Saved entries
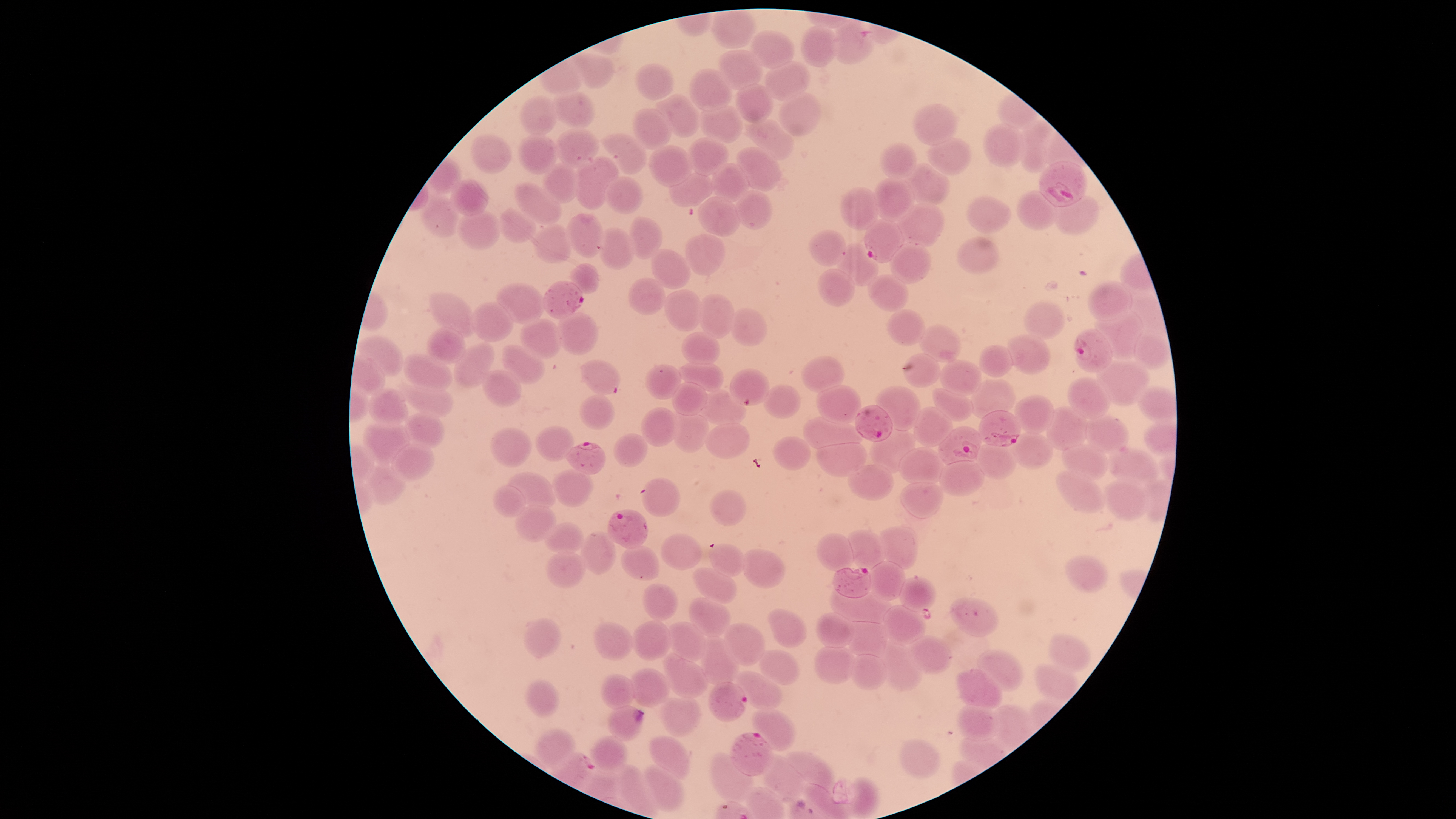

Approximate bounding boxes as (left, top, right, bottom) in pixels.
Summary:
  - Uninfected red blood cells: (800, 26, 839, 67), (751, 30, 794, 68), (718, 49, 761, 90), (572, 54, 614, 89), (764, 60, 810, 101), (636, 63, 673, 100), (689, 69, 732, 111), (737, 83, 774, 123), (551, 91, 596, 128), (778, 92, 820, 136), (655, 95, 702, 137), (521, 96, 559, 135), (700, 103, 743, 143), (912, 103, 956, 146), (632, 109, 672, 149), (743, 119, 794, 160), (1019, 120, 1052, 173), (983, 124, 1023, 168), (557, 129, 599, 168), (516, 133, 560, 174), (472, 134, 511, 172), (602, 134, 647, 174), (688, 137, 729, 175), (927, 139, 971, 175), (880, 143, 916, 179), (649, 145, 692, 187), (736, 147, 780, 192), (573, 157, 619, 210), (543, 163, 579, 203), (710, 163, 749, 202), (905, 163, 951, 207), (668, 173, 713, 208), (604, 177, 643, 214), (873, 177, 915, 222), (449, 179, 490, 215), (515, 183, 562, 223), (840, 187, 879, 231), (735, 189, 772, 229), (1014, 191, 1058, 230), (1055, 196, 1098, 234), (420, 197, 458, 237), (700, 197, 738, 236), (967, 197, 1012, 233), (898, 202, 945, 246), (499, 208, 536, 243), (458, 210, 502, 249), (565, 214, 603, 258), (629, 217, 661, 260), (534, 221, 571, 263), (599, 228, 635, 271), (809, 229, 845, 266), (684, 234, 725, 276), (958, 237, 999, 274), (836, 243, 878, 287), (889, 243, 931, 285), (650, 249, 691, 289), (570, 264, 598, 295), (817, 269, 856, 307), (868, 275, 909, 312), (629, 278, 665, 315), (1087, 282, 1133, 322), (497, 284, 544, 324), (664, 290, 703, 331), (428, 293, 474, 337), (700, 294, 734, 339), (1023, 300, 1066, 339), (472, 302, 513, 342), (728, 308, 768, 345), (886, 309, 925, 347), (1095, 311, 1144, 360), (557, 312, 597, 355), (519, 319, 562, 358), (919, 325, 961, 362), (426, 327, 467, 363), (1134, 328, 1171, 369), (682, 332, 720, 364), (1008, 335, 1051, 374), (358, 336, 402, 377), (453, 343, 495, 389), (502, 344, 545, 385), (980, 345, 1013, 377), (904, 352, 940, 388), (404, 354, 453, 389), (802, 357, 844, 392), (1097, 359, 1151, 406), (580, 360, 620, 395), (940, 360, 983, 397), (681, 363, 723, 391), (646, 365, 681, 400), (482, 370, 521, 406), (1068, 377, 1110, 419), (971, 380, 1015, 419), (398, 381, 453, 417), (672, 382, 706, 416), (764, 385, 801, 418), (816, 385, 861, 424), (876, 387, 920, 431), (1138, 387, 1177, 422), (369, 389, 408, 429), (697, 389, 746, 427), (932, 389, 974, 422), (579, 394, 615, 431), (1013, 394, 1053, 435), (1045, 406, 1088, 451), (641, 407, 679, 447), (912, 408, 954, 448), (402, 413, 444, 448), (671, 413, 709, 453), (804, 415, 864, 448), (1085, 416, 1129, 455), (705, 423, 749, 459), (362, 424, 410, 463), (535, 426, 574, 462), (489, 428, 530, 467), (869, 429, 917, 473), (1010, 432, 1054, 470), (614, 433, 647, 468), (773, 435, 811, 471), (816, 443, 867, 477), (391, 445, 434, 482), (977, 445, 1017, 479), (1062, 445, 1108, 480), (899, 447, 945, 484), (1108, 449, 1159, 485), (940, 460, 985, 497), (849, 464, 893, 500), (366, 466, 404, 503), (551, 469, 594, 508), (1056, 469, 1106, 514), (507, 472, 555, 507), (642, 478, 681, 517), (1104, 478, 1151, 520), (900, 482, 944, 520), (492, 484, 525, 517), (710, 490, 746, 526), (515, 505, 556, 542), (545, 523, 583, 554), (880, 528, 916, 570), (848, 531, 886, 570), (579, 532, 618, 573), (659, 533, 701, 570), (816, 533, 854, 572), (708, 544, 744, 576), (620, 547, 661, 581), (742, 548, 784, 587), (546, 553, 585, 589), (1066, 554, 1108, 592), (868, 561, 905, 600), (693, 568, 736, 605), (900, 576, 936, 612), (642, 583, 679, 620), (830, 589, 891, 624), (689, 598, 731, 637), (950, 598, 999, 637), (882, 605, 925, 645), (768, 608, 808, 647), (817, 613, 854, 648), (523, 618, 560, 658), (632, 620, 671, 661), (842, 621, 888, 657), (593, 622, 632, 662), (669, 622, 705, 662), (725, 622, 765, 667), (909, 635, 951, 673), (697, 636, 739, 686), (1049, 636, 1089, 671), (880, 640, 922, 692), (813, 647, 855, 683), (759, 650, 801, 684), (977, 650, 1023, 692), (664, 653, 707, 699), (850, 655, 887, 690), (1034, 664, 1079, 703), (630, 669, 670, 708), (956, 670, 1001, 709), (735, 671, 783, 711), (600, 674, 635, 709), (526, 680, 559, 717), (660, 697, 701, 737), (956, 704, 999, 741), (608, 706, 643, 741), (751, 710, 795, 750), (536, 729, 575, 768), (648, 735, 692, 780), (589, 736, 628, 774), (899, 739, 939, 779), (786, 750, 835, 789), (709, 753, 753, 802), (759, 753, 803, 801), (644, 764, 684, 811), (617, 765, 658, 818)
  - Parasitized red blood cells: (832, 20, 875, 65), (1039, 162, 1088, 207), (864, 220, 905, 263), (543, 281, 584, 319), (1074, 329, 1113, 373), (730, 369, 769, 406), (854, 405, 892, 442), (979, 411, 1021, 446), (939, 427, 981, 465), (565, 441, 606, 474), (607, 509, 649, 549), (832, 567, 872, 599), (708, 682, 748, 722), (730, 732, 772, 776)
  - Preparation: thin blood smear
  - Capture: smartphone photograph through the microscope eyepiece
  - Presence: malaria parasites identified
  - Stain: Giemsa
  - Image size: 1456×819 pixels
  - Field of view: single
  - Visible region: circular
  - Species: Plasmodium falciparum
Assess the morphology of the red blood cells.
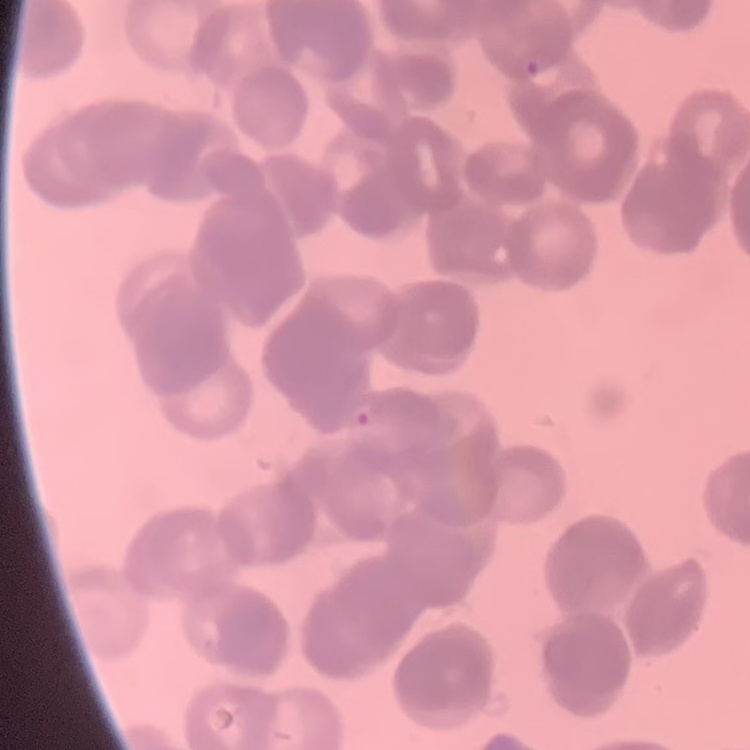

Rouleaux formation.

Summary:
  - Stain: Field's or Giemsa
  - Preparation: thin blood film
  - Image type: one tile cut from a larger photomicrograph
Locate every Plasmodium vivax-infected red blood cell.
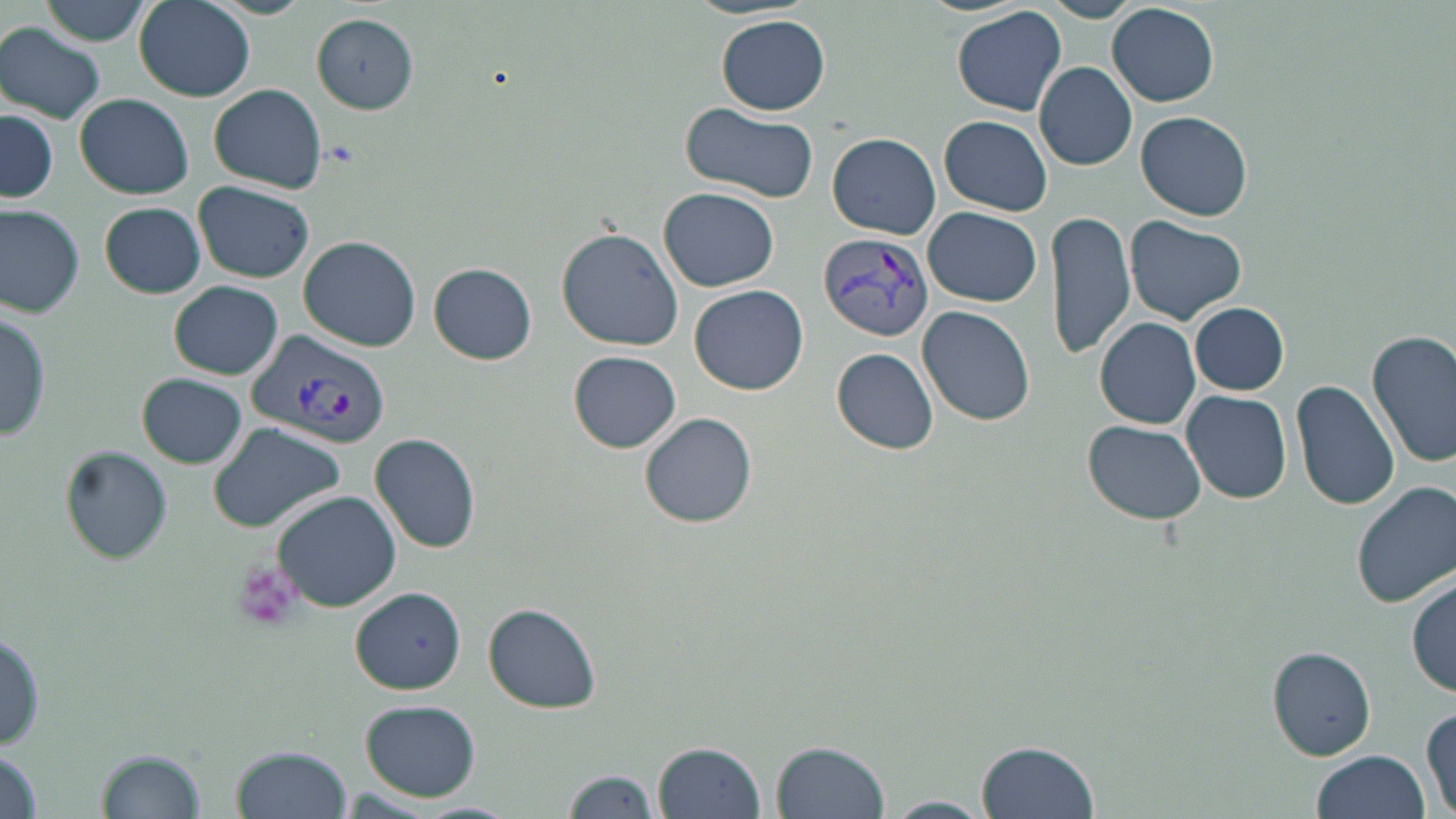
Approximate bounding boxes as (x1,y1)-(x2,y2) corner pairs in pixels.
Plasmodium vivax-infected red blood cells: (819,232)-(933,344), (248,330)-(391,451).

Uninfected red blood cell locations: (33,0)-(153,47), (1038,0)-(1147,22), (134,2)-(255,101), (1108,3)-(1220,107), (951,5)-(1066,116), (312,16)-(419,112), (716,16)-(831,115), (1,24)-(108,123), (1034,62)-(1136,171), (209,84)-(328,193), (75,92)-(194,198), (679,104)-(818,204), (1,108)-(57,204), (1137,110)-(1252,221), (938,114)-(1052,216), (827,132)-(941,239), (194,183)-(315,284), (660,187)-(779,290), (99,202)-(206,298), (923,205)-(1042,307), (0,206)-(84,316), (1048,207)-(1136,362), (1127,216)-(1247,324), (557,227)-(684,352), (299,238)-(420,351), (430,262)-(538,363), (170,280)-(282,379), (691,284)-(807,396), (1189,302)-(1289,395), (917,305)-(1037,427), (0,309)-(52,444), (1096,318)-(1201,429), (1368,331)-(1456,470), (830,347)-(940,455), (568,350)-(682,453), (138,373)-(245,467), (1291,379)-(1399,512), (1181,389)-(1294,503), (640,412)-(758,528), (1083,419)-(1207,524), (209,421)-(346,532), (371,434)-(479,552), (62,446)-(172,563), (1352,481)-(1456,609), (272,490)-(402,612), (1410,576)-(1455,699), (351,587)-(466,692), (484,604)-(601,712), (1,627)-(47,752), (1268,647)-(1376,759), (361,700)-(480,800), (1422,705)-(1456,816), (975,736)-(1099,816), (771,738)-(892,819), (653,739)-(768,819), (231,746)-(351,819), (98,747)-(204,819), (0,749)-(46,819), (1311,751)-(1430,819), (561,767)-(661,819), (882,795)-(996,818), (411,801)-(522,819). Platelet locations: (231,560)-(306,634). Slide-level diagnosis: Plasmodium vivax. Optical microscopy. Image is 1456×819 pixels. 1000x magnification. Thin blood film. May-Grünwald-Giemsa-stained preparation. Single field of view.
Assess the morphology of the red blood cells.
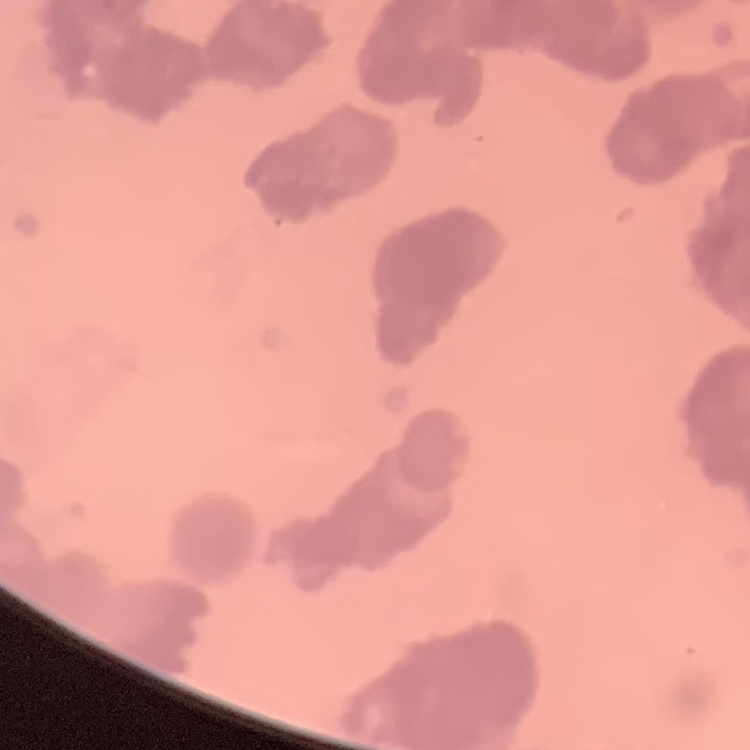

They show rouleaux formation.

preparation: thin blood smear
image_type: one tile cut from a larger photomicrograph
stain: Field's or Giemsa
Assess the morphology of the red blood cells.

## Required action
Beginning with the line that has "image_type: one tile", set down each line through the last one above, exactly, and nothing else.

## Response
image_type: one tile cut from a larger photomicrograph
stain: Field's or Giemsa
Assess the morphology of the red blood cells.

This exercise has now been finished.